Die morphologische Beschaffenheit gibt Aufschluss darüber wie aggressiv eine Krebserkrankung ist, und die funktionale Bildgebung wiederrum gibt einen Einblick in Durchblutung, Metabolismus und zelluläre Aktivität einer Läsion oder eines Organes. Funktonale Magnetresonanz-Bildgebungstechniken inkludieren die dynamisch-kontrastverstärkte MRT, die diffusions-gewichtete MRT sowie die blood oxygen level dependent MRT (bei der das Bildsignal abhängig vom Sauerstoffgehalt in den roten Blutkörperchen ist) und lassen Rückschlüsse auf Pathologie und pathologische Prozesse zu, die mit traditionellen bildgebenden Methoden nicht möglich sind. Die Molekulare Bildgebung, unter anderem die Positronen-Emissions-Tomographie PET) mittels der Verwendung von radioaktiven Markern, gibt Informationen über den Metabolismus und die Ausbreitung der Erkrankung.

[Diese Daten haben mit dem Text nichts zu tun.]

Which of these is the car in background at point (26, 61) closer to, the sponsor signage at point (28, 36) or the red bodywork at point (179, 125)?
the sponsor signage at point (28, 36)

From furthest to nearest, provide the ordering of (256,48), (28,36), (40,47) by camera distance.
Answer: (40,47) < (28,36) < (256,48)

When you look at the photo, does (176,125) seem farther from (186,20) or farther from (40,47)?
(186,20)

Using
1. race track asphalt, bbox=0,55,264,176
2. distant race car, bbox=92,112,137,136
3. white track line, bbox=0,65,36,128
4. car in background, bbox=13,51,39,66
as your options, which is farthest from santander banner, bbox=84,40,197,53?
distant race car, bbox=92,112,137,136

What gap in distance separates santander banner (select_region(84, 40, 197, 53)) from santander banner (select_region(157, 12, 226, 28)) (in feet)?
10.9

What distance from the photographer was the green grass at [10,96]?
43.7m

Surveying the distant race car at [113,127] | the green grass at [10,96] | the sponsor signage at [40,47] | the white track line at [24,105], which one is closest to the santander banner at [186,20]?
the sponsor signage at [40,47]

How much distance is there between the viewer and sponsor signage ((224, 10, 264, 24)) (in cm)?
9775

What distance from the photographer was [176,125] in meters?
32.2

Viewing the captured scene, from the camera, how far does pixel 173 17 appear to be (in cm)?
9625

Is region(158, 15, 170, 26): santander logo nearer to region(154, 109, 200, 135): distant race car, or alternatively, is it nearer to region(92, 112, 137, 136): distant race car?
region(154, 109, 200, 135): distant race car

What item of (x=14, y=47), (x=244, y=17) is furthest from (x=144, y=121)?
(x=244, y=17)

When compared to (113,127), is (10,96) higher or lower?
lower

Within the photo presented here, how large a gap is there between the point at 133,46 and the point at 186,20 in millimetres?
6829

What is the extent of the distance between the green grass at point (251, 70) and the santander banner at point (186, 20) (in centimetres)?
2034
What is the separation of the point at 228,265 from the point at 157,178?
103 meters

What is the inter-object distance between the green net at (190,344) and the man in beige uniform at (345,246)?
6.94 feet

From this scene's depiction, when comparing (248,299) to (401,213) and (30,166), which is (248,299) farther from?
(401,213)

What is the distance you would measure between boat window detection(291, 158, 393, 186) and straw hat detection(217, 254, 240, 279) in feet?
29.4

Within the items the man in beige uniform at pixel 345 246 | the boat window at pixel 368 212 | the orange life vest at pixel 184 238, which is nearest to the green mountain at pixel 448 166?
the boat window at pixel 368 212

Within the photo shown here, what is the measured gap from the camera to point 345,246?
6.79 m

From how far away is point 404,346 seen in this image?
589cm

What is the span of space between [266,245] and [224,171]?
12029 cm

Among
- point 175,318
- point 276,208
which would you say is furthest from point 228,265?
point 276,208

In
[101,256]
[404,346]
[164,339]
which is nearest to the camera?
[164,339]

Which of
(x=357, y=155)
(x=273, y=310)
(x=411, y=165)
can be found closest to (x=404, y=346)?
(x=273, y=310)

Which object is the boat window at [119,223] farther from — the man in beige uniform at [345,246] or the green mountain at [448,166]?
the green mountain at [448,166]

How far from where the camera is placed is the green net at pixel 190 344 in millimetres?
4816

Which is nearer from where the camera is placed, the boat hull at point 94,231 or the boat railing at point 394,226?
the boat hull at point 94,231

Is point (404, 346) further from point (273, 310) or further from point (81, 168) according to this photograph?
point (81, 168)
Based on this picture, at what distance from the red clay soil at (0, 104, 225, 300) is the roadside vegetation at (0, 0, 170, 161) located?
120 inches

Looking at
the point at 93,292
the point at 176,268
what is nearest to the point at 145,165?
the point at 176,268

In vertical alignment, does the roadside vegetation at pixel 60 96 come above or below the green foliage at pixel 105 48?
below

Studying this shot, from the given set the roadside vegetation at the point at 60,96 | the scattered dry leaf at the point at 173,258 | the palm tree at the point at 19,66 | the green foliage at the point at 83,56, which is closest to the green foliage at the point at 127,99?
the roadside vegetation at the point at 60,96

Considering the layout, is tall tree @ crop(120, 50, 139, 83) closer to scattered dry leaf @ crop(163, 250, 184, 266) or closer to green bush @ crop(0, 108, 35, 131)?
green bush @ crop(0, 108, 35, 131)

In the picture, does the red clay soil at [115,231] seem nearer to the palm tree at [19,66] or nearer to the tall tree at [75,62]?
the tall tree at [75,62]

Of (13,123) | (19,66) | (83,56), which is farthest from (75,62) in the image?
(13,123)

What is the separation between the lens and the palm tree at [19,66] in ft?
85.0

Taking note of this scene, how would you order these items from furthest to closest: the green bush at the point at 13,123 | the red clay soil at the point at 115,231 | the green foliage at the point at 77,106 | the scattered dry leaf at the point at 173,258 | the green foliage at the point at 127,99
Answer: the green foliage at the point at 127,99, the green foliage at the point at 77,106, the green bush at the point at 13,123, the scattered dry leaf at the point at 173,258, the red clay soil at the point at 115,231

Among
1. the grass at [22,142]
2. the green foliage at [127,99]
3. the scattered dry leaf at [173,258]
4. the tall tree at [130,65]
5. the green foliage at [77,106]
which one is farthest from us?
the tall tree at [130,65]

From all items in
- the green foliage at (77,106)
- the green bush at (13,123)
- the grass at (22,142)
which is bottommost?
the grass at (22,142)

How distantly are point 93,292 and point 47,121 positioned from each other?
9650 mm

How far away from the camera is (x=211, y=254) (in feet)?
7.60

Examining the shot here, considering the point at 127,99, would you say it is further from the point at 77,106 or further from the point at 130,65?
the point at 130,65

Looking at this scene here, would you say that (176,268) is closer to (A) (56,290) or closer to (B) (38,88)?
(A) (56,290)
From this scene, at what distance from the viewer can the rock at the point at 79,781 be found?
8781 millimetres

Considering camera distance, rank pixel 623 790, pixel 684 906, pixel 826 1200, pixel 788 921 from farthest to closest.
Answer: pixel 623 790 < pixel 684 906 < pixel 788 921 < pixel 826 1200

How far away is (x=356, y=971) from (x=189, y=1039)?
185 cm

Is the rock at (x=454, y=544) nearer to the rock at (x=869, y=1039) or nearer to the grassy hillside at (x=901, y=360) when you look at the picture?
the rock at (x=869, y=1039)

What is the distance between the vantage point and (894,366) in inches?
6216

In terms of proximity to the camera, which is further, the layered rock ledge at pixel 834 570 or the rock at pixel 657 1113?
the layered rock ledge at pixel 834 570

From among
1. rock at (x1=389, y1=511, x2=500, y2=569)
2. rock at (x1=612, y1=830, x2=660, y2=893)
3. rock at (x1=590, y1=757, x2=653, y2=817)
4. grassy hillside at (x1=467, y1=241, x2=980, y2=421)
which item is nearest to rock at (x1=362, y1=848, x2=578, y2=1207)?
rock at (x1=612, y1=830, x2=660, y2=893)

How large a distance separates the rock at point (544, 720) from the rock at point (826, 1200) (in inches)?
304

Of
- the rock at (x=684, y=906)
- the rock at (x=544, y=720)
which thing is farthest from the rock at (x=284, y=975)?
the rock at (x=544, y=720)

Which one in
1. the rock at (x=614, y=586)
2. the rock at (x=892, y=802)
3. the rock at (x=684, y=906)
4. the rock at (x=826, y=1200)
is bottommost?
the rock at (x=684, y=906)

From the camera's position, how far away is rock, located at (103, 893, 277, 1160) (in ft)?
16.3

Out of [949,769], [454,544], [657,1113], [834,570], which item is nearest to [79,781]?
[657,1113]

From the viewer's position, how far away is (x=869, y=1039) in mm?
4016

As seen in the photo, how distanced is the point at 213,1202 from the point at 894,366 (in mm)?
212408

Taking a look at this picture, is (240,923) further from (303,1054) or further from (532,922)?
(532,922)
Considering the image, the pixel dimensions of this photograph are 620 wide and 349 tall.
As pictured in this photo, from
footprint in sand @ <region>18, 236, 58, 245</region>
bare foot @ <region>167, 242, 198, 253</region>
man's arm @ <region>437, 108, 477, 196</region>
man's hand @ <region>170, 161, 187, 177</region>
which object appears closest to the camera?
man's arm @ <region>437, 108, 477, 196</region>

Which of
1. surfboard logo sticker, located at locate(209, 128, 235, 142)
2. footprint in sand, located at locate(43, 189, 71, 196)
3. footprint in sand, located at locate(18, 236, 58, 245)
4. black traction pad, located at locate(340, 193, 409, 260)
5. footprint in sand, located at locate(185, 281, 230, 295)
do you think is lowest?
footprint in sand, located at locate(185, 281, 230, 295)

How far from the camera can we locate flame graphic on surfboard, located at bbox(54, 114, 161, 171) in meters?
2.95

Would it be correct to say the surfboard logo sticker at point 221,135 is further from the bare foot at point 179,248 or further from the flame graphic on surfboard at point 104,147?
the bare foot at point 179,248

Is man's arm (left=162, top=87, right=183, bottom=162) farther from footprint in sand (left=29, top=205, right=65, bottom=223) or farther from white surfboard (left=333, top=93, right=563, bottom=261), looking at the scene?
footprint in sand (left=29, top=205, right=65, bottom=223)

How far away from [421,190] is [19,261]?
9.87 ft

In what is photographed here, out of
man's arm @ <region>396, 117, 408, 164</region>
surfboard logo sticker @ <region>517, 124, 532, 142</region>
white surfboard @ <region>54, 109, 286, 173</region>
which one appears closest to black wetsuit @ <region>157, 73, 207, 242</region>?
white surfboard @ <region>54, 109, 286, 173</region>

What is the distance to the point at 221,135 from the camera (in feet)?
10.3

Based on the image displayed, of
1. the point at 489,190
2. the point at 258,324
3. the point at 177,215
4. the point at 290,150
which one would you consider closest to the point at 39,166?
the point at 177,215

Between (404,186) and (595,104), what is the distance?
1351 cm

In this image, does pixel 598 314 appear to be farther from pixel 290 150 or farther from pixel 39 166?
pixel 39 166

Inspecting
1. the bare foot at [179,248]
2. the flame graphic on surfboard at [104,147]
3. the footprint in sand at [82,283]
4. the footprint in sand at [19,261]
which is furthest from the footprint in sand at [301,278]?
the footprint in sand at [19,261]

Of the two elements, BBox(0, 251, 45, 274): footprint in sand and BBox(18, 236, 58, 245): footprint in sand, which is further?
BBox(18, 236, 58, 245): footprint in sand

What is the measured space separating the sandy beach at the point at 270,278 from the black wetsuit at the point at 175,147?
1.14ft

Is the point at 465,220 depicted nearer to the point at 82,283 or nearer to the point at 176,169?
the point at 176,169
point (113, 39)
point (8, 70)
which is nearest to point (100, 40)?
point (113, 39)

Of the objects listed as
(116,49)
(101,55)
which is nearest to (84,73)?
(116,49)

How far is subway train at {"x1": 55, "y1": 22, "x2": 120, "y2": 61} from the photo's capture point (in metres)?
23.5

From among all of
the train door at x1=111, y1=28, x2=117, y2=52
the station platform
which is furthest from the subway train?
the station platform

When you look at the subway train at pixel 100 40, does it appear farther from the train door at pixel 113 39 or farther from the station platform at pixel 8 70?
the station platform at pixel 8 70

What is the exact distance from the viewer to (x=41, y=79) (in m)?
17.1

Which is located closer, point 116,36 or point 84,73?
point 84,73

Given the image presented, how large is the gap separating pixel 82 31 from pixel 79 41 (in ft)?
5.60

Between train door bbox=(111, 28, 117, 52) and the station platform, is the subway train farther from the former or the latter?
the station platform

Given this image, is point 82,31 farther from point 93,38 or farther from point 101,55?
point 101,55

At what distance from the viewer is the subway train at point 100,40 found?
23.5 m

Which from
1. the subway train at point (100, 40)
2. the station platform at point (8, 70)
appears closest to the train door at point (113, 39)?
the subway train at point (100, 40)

Radiologen: Unzufriedenheit führt zu Burn-Out führt zu Depression
Nicht nur technische Neuerungen und Änderungen der Routinen sind in der Radiologie eine große Herausforderung, sondern auch Unzufriedenheit und Burn-Out. „Aktuelle US-Statistiken zeigen auf, dass die Gehälter in der Radiologie sinken und dass nur die Hälfte der Radiologen sich fair entlohnt fühlt und nochmals dieselbe Berufswahl treffen würde“, weiß Professor Mauricio Castillo, James H. Scatliff Distinguished Professor of Radiology und Abteilungsleiter der Neuroradiologie an der University of North Carolina in Chapel Hill/USA. Dies habe dazu geführt, dass Radiologen in hoher Zahl ihr eigentliches Berufsfeld verlassen und für die Industrie arbeiten. Auch haben Unzufriedenheit und Burn-Out in den USA zu einem starken Absinken der Bewerberzahlen für offene Stellen in der Radiologie geführt. 20 Prozent der Radiologen in Ausbildung sind klinisch depressiv, bei den fertig ausgebildeten Radiologen ist die Depressionsrate doppelt so hoch, bei sieben Prozent treten sogar Suizidgedanken auf.
„Betroffen sind vor allem auch Frauen, die diese Fachrichtung zunehmend für unvereinbar mit ihrem Lebensstil und einem Familienleben halten“, warnt Castillo. Nur 16 Prozent aller Radiologen sind weiblich, in der akademischen Welt haben radiologische Abteilungen den mitunter geringsten Frauenanteil, zudem verdienten Frauen rund ein Viertel weniger als ihre männlichen Kollegen. Um die Radiologie vor allem für Frauen attraktiver zu machen, schlägt der US-Radiologe vor, Gehalts- sowie akademische Ungleichheiten abzuschaffen, Möglichkeiten einzurichten, um von zu Hause aus arbeiten zu können, sowie Teilzeitstellen bereit zu stellen – „auch für Männer“, wie er betont.